In addition, I think token efficiency will continue to be a problem. So you could imagine very terse programming languages that are roughly readable for a human, but optimized to be read by LLMs.
That's an interesting idea. But IMO the real 'token saver' isn't in the language keywords but it's in the naming of things like variables, classes, etc.
There are languages that are already pretty sparse with keywords. e.g in Go you can write 'func main() string', no need to define that it's public, or static etc. So combining a less verbose language with 'codegolfing' the variables might be enough.
I'm not an expert in LLMs, but I don't think character length matters. Text is deterministically tokenized into byte sequences before being fed as context to the LLM, so in theory `mySuperLongVariableName` uses the same number of tokens as `a`. Happy to be corrected here.
Running it through https://platform.openai.com/tokenizer "mySuperLongVariableName" takes 5 tokens. "a", takes 1. mediumvarname is 3 though. "though" is 1.
You're more likely to save tokens in the architecture than the language. A clean, extensible architecture will communicate intent more clearly, require fewer searches through the codebase, and take up less of the context window.
I think there's a huge range here - ChatGPT to me seems extra verbose on the web version, but when running with Codex it seems extra terse.
Claude seems more consistently _concise_ to me, both in web and cli versions.
But who knows, after 12 months of stuff it could be me who is hallucinating...
Its not verbose to some of us. It is explicit in what it does, meaning I don't have to wonder if there's syntatic sugar hiding intent. Drastically more minimal than equivalent code in other languages.

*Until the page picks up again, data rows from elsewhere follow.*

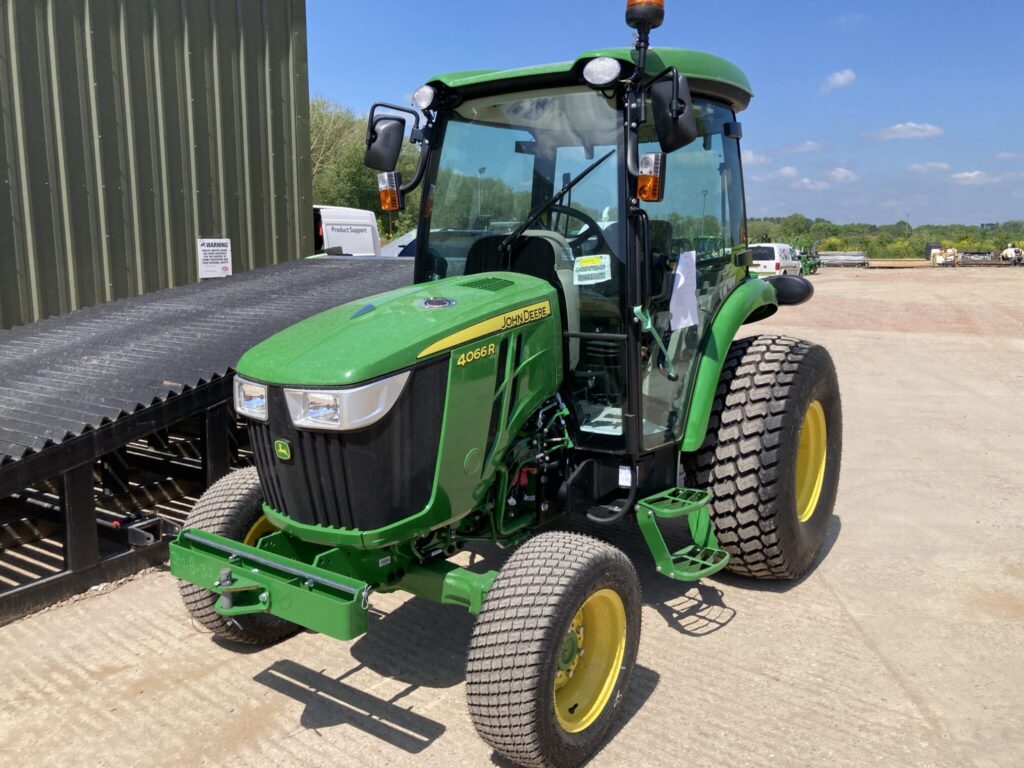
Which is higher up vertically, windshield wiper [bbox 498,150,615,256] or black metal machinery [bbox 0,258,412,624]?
windshield wiper [bbox 498,150,615,256]

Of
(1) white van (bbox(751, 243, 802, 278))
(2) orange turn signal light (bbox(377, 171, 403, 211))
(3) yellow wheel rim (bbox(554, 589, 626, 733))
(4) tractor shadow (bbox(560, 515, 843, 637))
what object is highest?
(2) orange turn signal light (bbox(377, 171, 403, 211))

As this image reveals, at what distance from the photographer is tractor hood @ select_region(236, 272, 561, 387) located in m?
2.64

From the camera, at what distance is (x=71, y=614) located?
12.2ft

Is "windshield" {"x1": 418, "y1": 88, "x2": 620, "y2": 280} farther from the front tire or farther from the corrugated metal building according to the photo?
the corrugated metal building

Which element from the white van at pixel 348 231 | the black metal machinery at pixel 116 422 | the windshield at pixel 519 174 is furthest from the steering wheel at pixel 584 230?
the white van at pixel 348 231

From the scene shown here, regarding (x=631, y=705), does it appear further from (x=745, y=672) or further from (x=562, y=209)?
(x=562, y=209)

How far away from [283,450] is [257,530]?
2.57ft

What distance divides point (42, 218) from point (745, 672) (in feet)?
18.4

Code readability is another, correlating one, but this is more subjective. To me go scores pretty low here - code flow would be readable were it not for the huge amount of noise you get from error "handling" (it is mostly just syntactic ceremony, often failing to properly handle the error case, and people are desensitized to these blocks so code review are more likely to miss these).
For function signatures, they made it terser - in my subjective opinion - at the expense of readability. There were two very mainstream schools of thought with relation to type signature syntax, `type ident` and `ident : type`. Go opted for a third one that is unfamiliar to both bases, while not even having the benefits of the second syntax (e.g. easy type syntax, subjective but that : helps the eye "pattern match" these expressions).
I would be very interested in this research... I'm trying to write a language that is simple and concise like Python, but fast and statically typed. My gutfeeling is that more concise than Python (J, K, or some code golfing language) is bad for readability, but so is the verbosity of Rust, Zig, Java.
There are languages that are already pretty sparse with keywords. e.g in Go you can write 'func main() string', no need to define that it's public, or static etc. So combining a less verbose language with 'codegolfing' the variables might be enough.